Soon after moving to Ohio, someone gave us some red raspberry shoots. Perfect, I thought, to plant along the chain-link fence that cordoned off part of our back yard.
Though I tried to enrich the hard clay with top soil and peat moss, the berries failed to thrive. At first I blamed the soil. Then I read about growing raspberries. They need plenty of sunlight. Big problem! Our yard contained several large trees that kept most of the area in shade during the growing season. The only sunny spot along that same back fence was my newly-created vegetable garden. I couldn’t plant raspberries among green beans and peppers.
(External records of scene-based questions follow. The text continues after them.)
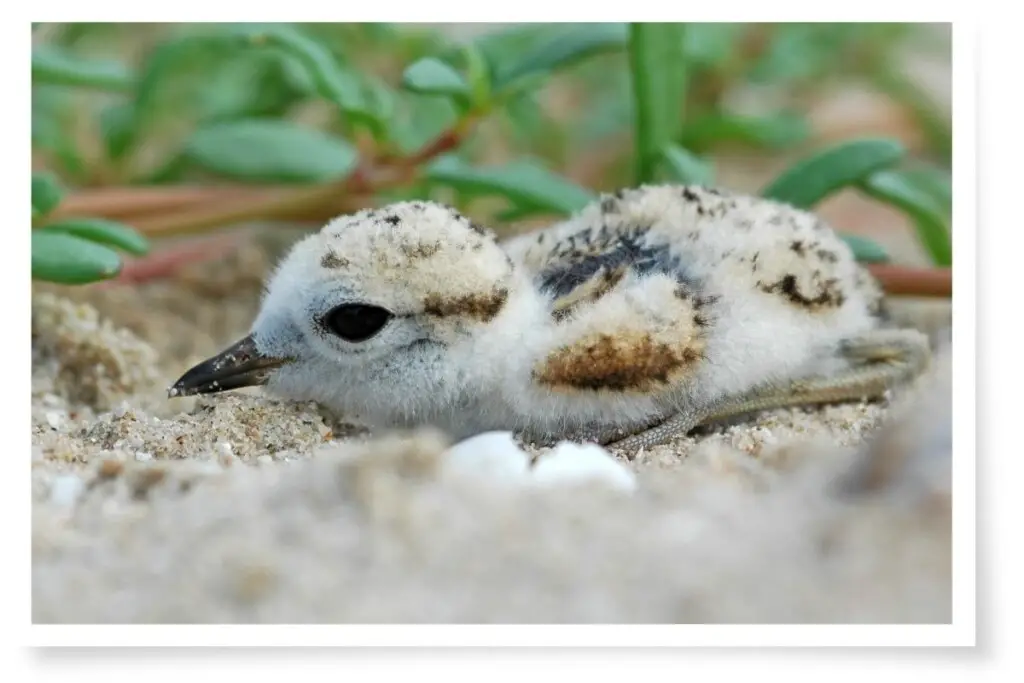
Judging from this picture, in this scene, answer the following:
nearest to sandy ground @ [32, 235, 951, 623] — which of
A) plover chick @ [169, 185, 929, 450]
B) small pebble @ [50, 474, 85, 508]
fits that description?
small pebble @ [50, 474, 85, 508]

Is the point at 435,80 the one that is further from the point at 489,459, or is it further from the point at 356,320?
the point at 489,459

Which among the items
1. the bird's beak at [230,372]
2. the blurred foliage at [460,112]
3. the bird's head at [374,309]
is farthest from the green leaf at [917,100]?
the bird's beak at [230,372]

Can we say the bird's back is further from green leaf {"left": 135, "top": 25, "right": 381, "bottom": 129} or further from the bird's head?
green leaf {"left": 135, "top": 25, "right": 381, "bottom": 129}
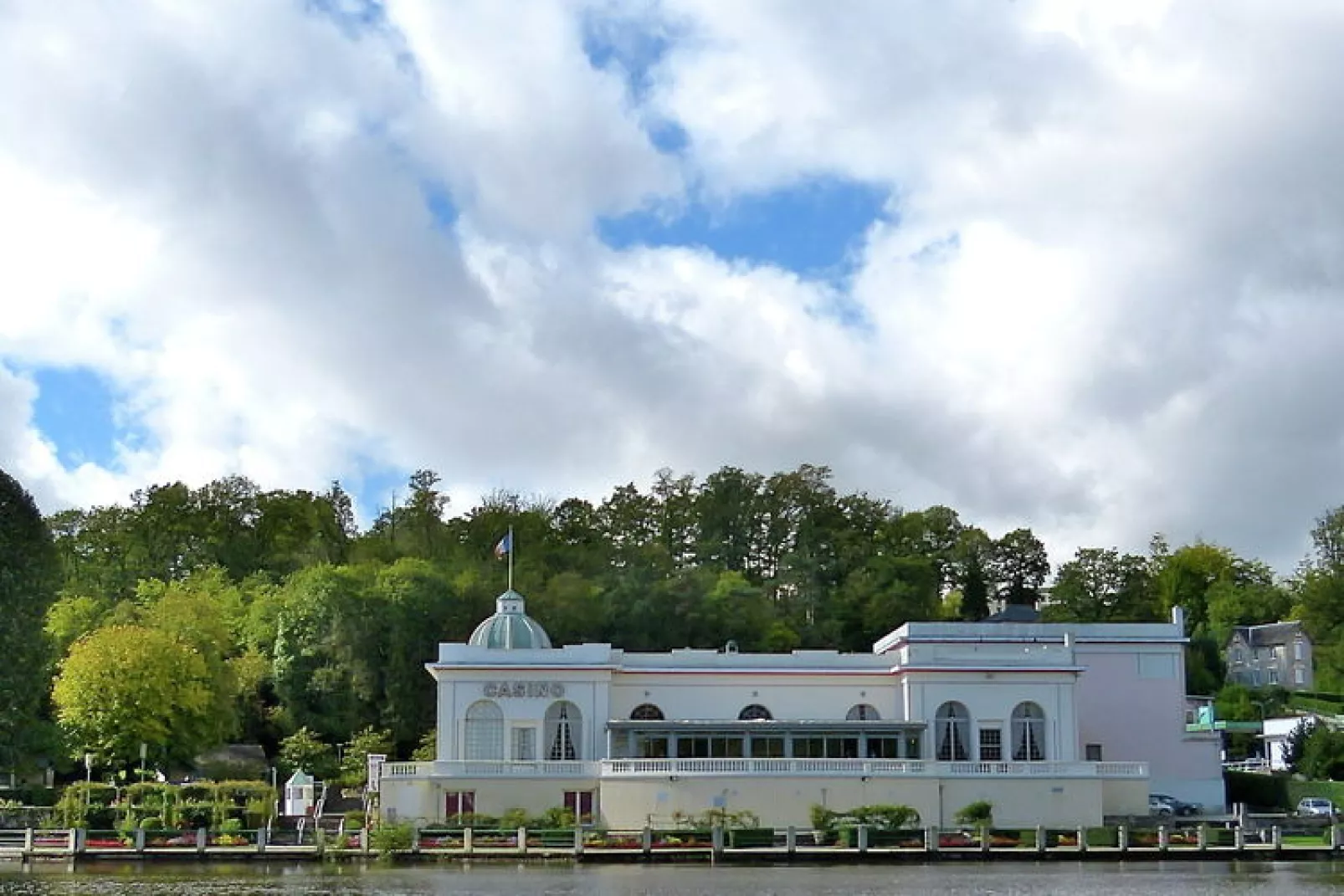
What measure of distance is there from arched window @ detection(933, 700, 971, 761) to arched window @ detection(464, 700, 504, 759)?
1446cm

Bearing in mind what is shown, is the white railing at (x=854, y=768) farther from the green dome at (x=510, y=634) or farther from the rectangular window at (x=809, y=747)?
the green dome at (x=510, y=634)

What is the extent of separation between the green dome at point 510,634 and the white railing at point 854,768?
574cm

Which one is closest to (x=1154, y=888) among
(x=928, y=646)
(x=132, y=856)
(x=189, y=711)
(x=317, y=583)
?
(x=928, y=646)

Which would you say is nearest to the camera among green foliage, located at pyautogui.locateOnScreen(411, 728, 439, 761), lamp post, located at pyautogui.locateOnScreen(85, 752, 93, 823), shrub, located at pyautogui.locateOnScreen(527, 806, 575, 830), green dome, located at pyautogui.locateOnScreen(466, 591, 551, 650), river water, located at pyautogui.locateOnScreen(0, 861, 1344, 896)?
river water, located at pyautogui.locateOnScreen(0, 861, 1344, 896)

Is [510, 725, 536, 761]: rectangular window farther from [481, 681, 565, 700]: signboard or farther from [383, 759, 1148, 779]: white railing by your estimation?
[383, 759, 1148, 779]: white railing

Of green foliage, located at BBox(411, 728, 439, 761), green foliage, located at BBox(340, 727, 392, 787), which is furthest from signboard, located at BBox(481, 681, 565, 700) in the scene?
green foliage, located at BBox(340, 727, 392, 787)

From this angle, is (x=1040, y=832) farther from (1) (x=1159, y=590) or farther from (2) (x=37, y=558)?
(1) (x=1159, y=590)

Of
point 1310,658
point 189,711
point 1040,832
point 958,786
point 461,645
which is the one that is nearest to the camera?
point 1040,832

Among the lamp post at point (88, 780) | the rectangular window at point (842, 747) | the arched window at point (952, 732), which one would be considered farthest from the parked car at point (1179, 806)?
the lamp post at point (88, 780)

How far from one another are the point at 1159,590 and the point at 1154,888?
72504 millimetres

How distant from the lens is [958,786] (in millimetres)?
54312

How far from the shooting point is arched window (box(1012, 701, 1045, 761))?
188 feet

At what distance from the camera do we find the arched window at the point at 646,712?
59219mm

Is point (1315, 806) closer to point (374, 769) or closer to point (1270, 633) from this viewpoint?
point (374, 769)
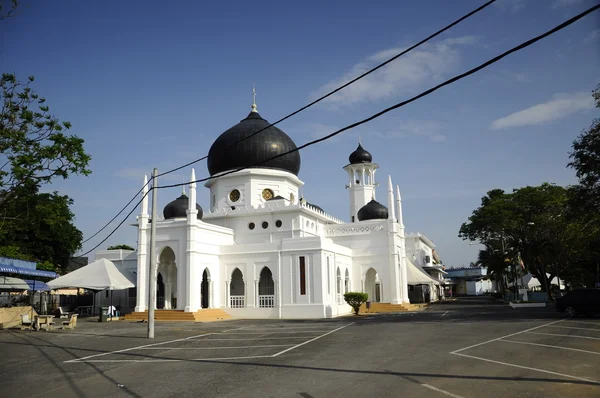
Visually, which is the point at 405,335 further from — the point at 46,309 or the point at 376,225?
the point at 46,309

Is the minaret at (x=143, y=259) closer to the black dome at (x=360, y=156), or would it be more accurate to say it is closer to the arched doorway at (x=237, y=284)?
the arched doorway at (x=237, y=284)

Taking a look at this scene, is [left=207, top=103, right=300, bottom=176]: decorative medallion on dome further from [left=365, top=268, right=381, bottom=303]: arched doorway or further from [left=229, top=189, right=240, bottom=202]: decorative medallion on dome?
[left=365, top=268, right=381, bottom=303]: arched doorway

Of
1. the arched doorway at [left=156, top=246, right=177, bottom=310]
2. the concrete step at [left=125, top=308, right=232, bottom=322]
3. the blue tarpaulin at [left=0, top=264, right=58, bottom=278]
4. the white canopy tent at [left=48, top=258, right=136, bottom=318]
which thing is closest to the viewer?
the blue tarpaulin at [left=0, top=264, right=58, bottom=278]

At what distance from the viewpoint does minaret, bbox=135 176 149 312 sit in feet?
107

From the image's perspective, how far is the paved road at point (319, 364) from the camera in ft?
29.5

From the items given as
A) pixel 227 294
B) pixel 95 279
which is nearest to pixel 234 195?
pixel 227 294

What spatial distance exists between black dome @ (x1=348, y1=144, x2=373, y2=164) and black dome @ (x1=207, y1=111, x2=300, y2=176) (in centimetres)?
709

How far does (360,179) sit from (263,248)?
17310 millimetres

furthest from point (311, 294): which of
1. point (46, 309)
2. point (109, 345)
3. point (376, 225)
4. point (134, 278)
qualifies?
point (46, 309)

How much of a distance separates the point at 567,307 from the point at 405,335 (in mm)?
12204

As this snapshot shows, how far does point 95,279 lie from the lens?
1185 inches

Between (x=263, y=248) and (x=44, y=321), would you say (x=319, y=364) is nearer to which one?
(x=44, y=321)

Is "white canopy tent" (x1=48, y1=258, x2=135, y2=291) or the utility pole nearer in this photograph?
the utility pole

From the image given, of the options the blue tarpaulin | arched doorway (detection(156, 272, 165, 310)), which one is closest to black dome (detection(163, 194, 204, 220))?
arched doorway (detection(156, 272, 165, 310))
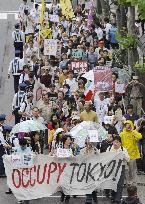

The raspberries produced little over the years and in spite of cultivating and fertilizing, they gradually died out along the fence until I had only a small cluster of canes near the vegetable garden. I assumed this was the end of my unsuccessful berry venture; too much tree overhang; too many tree roots obstructing growth. But I was in for a lesson.
The berries needed light and nurture—and through the persistent probing of their long roots they moved to where they could receive it—right into a raised bed inside the garden where the soil had been enriched and fertilized. When I saw the multitude of vibrant berry shoots thriving in the ready soil the next spring, I made the raised bed their home. There they produced abundantly.
Stretched Their Roots
The Lord revealed valuable spiritual and life lessons through those raspberries! First were lessons of patience and persistence. It took those berries years to work their way to better circumstances. They came up every spring if they had the life in them to do so; they produced leaves and made the effort to blossom and fruit. Conditions outside of themselves often prevented that. So they stretched their roots continually toward more nourishing soil and sustaining light.
When they did produce fruit, I quickly learned that I needed to search for ripe berries from different angles. I’d think I’d picked every ripe one and then discover yet more berries underneath the leaves. Look from another side and find still more. Made me think of the way I should study the Bible. Don’t just read a verse and think I have it all. Read again—and again. Study from different views.
And moving: if I am not “growing and producing” as the Lord designed me, especially in my spiritual life, I need to “spread my roots” to discover where God’s nourishment is and move my whole self into his life-giving light. Never ought I, or you, be content with what does not nourish mind and soul for eternity.
Whatever obscures the light of Jesus; whatever draws away our nourishment in Christ, we need to proactively move away from it. It is painful to leave old roots behind, but if they carry no life of Jesus then we must move to where HE is!
Jesus said, “I am the light for the world! Follow me, and you won’t be walking in the dark. You will have the light that gives life” (John 8:12).